*ZITIERTER AUSZUG*:
********
IPE D.A.CH: Welche anderen asiatischen Märkte sind für Sie interessant?
Bell: Im restlichen Asien ist die Inflation wegen der hohen Output-Lücken ähnlich niedrig wie in China. Das zunehmende Wachstum ist in den Bondmärkten noch nicht gepreist. Dennoch bleiben wir mit unserer der Positionierung in Anleihenmärkten wie Indonesien vorsichtig und warten für 2022 ab, bis ein geldpolitischer Kurs zu erkennen ist, vor allem ob die Fed mit weiteren Zinsschritten folgt.

IPE D.A.CH: Favorisieren Sie chinesische Corporate oder Sovereign Bonds?
Bell: Bei Unternehmensanleihen sind wir in der Regel im US-Dollar-Markt engagiert, der im Schatten des Immobiliensektors steht. Auf dem RMB Markt sind wir nicht in Corporate Bonds involviert, da wir Governance-Aspekte wie Disclosure und Rechtssicherheit als immer noch nicht getestet ansehen.

IPE D.A.CH: Ist die Coronapandemie ein Katalysator für Investoren, um mehr Positionen in asiatische Anleihen aufzubauen?
Bell: Vor vier Jahren begann China, seinen Bondmarkt für ausländische Investoren zu öffnen mit dem Ziel, vor allem renommierte Adressen anzuziehen. Das klappte und als Folge nahmen Index-Provider chinesische Bonds in die Indizes, was die Nachfrage nochmals steigerte. Dieser technische Aspekt von Indexinklusionen ist inzwischen schwächer ausgeprägt, aber der größte Mittelzufluss bei asiatischen Anleihen geht weiter nach China.
********
*BEREITGESTELLTE DATEN*:

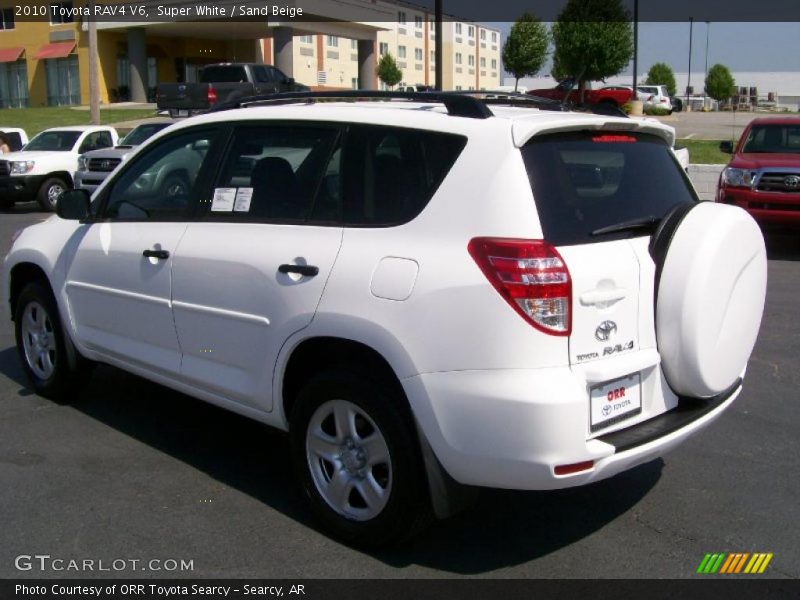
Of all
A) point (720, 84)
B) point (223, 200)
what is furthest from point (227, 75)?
point (720, 84)

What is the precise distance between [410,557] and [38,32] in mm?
59155

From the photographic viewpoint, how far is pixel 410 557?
3840 millimetres

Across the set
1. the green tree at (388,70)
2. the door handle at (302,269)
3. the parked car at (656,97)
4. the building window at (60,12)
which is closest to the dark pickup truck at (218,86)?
Result: the parked car at (656,97)

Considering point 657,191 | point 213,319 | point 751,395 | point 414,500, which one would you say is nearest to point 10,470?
point 213,319

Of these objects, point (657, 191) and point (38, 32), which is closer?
point (657, 191)

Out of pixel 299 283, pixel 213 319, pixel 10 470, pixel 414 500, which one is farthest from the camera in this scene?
pixel 10 470

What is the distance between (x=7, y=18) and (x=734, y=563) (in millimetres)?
62899

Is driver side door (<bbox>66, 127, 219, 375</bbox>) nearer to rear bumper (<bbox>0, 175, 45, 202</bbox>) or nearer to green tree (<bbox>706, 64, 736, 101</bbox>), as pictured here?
rear bumper (<bbox>0, 175, 45, 202</bbox>)

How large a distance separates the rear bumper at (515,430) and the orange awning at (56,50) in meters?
55.6

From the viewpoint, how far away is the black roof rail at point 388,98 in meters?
3.75

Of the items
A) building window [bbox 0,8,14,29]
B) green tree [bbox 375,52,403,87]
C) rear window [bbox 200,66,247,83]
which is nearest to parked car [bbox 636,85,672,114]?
green tree [bbox 375,52,403,87]

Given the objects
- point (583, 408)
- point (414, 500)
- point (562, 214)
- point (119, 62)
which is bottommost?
point (414, 500)
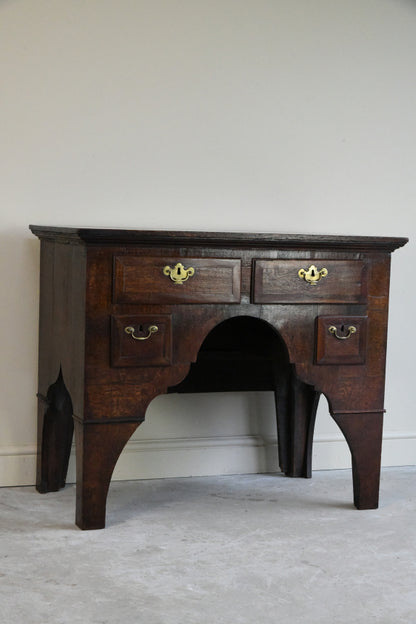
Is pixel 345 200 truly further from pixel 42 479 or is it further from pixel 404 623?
pixel 404 623

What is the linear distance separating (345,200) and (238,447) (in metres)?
0.90

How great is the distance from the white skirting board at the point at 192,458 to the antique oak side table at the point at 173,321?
0.10 metres

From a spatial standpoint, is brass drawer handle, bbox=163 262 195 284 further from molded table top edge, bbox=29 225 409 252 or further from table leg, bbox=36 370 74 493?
table leg, bbox=36 370 74 493

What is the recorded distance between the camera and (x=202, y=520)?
2564mm

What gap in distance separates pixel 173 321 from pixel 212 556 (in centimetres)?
61

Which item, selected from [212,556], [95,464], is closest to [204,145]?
[95,464]

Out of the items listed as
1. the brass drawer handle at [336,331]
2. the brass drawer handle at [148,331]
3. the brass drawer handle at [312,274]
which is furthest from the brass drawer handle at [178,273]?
the brass drawer handle at [336,331]

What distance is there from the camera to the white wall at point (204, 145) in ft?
9.31

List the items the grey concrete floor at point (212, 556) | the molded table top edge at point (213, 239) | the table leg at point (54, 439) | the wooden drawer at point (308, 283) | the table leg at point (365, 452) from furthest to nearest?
the table leg at point (54, 439), the table leg at point (365, 452), the wooden drawer at point (308, 283), the molded table top edge at point (213, 239), the grey concrete floor at point (212, 556)

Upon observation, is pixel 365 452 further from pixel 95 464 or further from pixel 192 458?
pixel 95 464

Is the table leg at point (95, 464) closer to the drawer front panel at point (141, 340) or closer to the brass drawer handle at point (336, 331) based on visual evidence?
the drawer front panel at point (141, 340)

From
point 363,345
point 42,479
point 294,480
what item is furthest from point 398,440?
point 42,479

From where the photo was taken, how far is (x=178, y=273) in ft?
8.07

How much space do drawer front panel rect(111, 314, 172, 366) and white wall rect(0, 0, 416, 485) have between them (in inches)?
21.6
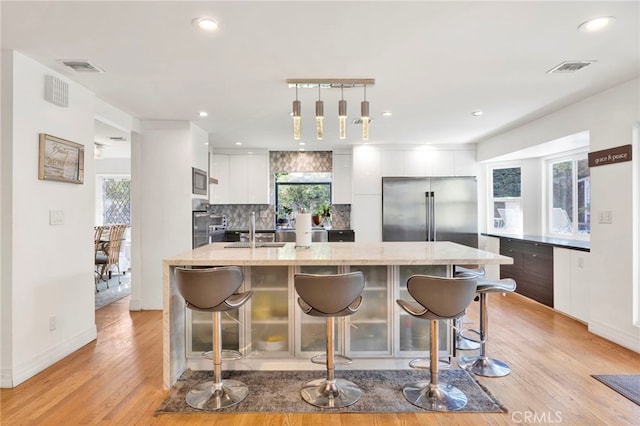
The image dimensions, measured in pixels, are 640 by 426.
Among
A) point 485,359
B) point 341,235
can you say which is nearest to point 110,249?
point 341,235

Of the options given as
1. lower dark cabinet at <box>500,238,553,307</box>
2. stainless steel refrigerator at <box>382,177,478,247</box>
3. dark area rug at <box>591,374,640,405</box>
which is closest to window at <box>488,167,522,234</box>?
stainless steel refrigerator at <box>382,177,478,247</box>

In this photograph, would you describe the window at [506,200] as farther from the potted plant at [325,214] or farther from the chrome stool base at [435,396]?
the chrome stool base at [435,396]

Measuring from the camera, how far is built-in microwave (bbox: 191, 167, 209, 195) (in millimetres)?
4566

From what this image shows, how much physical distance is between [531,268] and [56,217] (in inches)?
217

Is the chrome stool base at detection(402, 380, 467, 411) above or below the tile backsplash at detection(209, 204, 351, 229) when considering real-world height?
below

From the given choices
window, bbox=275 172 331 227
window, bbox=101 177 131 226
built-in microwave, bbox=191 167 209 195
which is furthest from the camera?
window, bbox=101 177 131 226

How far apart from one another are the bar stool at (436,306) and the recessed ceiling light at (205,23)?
6.52 feet

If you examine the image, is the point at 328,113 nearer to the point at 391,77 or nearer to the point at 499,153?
the point at 391,77

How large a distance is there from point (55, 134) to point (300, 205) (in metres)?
4.25

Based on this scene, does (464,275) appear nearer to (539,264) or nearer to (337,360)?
(337,360)

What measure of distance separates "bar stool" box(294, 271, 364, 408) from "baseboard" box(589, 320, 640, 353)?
2655 millimetres

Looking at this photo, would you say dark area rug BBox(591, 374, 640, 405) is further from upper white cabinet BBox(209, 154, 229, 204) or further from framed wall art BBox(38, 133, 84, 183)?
upper white cabinet BBox(209, 154, 229, 204)

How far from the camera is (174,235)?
4434 millimetres

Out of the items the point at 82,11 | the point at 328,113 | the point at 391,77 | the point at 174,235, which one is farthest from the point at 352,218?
the point at 82,11
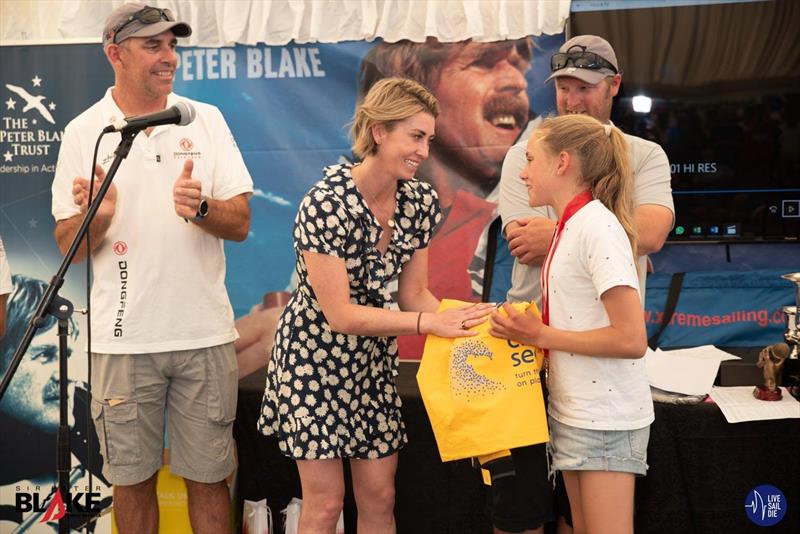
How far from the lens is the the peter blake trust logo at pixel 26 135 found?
3.81 m

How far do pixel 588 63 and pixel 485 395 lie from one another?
47.2 inches

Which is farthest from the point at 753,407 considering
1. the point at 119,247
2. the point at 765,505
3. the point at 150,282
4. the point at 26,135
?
the point at 26,135

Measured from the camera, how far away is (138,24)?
283cm

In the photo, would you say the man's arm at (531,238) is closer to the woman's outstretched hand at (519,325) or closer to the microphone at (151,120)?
the woman's outstretched hand at (519,325)

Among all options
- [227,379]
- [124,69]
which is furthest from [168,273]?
[124,69]

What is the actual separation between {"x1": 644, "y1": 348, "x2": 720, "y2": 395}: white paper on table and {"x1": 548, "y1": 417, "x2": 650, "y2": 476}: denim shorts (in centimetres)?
75

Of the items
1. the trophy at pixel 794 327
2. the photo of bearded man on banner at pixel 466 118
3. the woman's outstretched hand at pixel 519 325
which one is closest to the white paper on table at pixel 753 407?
the trophy at pixel 794 327

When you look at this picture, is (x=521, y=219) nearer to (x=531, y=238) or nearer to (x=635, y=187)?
(x=531, y=238)

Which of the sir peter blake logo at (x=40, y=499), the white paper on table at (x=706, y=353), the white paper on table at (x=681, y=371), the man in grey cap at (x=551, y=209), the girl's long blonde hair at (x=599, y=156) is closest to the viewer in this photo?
the girl's long blonde hair at (x=599, y=156)

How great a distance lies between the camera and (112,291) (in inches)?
111

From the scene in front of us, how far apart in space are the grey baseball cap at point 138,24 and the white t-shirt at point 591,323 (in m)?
1.46

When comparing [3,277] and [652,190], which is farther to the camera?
[3,277]

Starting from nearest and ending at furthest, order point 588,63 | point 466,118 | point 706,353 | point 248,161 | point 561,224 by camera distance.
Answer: point 561,224, point 588,63, point 706,353, point 466,118, point 248,161

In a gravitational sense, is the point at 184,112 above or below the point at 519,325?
above
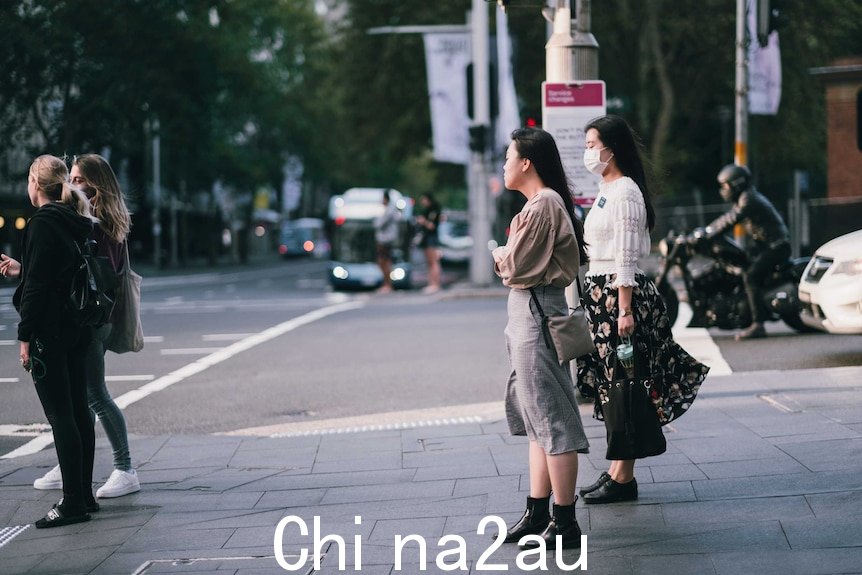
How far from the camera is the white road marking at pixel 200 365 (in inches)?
339

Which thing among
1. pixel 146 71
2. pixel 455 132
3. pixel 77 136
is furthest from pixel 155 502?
pixel 146 71

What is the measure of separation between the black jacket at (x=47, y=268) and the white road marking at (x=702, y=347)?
5.44 meters

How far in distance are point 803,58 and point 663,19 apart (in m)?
3.91

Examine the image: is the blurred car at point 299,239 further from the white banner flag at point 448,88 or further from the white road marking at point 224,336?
the white road marking at point 224,336

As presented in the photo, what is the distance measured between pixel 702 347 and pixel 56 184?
309 inches

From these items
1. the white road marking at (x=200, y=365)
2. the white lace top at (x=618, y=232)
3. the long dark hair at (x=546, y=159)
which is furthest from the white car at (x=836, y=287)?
the white road marking at (x=200, y=365)

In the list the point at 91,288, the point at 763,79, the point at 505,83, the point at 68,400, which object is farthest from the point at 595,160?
the point at 505,83

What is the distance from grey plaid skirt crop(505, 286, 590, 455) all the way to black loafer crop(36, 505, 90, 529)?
2379 millimetres

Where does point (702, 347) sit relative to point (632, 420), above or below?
below

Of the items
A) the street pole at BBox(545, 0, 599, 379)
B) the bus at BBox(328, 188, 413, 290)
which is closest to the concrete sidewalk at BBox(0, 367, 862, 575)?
the street pole at BBox(545, 0, 599, 379)

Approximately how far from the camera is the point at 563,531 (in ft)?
16.6

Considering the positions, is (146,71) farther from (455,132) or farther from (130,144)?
(455,132)

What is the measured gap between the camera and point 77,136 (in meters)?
30.8

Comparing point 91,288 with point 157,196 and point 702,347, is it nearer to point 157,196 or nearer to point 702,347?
point 702,347
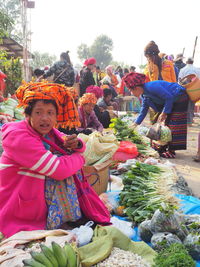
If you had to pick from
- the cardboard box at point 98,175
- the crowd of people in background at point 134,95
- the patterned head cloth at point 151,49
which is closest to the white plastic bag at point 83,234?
the cardboard box at point 98,175

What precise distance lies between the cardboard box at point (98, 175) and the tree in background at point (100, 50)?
2473 inches

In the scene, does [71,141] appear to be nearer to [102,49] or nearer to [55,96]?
[55,96]

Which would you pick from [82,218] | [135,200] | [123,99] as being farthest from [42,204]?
[123,99]

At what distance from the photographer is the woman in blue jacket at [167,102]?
5.02 m

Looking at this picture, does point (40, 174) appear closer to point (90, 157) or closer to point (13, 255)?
point (13, 255)

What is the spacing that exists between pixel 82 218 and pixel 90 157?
1.08 meters

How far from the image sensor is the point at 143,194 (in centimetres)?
303

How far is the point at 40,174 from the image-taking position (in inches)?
79.3

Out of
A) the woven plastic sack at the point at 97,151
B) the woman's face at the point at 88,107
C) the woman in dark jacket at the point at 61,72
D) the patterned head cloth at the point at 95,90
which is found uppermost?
the woman in dark jacket at the point at 61,72

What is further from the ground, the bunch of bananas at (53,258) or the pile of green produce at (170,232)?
the bunch of bananas at (53,258)

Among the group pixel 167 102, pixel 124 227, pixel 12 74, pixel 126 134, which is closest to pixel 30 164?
pixel 124 227

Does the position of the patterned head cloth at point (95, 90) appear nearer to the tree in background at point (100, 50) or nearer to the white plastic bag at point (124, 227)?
the white plastic bag at point (124, 227)

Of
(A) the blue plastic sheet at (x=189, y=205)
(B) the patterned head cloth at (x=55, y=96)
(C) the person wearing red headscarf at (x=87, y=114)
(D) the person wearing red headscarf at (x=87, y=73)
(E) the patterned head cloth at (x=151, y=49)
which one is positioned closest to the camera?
(B) the patterned head cloth at (x=55, y=96)

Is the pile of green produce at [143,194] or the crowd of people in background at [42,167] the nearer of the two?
the crowd of people in background at [42,167]
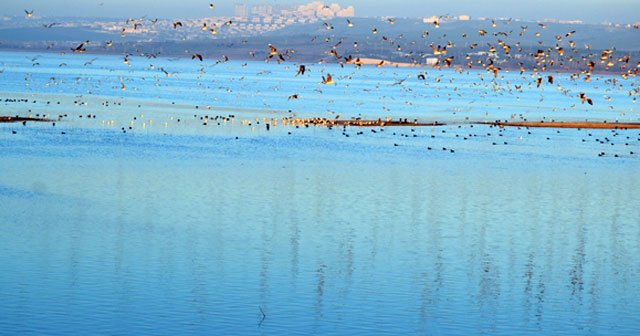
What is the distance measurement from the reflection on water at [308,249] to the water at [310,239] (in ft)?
0.29

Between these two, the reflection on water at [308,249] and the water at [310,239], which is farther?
the water at [310,239]

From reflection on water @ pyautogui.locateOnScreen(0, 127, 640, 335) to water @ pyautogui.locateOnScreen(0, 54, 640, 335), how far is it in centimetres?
9

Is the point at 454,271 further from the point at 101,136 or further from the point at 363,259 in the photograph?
the point at 101,136

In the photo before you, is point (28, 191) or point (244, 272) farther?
point (28, 191)

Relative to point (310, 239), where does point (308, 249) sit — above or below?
below

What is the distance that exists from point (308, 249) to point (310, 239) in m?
1.79

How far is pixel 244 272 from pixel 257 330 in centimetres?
554

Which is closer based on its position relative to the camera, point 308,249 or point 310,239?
point 308,249

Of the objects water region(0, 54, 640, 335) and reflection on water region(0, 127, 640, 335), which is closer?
reflection on water region(0, 127, 640, 335)

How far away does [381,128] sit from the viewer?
263 feet

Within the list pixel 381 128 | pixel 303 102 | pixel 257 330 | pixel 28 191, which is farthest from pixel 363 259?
pixel 303 102

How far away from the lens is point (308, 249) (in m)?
33.9

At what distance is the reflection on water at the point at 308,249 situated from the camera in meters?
26.0

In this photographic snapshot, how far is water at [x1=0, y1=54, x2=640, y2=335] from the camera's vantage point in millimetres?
26125
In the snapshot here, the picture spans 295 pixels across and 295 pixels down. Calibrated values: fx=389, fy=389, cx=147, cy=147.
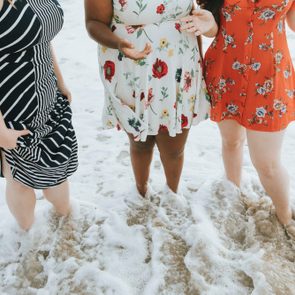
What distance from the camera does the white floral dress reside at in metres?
1.69

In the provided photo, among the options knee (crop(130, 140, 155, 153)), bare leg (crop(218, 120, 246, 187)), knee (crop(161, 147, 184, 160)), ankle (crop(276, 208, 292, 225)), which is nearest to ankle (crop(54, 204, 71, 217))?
knee (crop(130, 140, 155, 153))

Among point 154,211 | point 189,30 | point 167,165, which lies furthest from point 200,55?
point 154,211

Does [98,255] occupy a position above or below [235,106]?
below

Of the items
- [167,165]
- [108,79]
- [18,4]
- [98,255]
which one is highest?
[18,4]

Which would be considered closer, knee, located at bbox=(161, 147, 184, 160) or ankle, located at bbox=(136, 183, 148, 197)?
knee, located at bbox=(161, 147, 184, 160)

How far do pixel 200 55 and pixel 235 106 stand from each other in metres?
0.30

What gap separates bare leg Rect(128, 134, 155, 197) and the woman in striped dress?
1.26 ft

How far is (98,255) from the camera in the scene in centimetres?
216

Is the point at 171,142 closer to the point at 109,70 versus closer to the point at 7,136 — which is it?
the point at 109,70

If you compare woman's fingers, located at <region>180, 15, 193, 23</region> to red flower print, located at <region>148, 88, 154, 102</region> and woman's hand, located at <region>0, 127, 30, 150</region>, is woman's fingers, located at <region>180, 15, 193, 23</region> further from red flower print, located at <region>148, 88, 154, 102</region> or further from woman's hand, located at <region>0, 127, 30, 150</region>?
********
*GESTELLTE AUFGABEN*:
1. Zieh aus den Datensätzen oben jede Zeile heraus, in der die Zeichenfolge „blue“ vorkommt. Groß- und Kleinschreibung ist dabei zu beachten.
2. Schreib das Interview über asiatische Anleihen weiter und knüpf dabei an seinen letzten Satz an.

*DIE ANTWORTEN*:
1.
At what distance from the photographer is the woman in blue jacket at [167,102]?
(A) the blue plastic sheet at (x=189, y=205)

2.
IPE D.A.CH: Kommen wir abschließend nochmals auf die globale Ökonomie zurück. Sehen wir weiterhin ein früher postuliertes „asiatisches Jahrhundert“?
Bell: Die These ist immer noch aktuell, aber mit weniger Dominanz von Seiten Chinas, sondern mehr auf Asien als Ganzes. China ist gerade dabei, seine hohen Investitionen umzustellen auf mehr schuldenfinanziertes Wachstum, ohne sich in allzu große Abhängigkeit von Fremdkapital zu begeben. Zugleich werden die südostasiatischen Länder mit ihrer Bevölkerung immer stärker in den globalen Handel integriert, indem sie das Investitionsklima verbessern und sich in globale Lieferkette einklinken. Dasselbe gilt für Indien.

IPE D.A.CH: Besten Dank für diese Einschätzungen.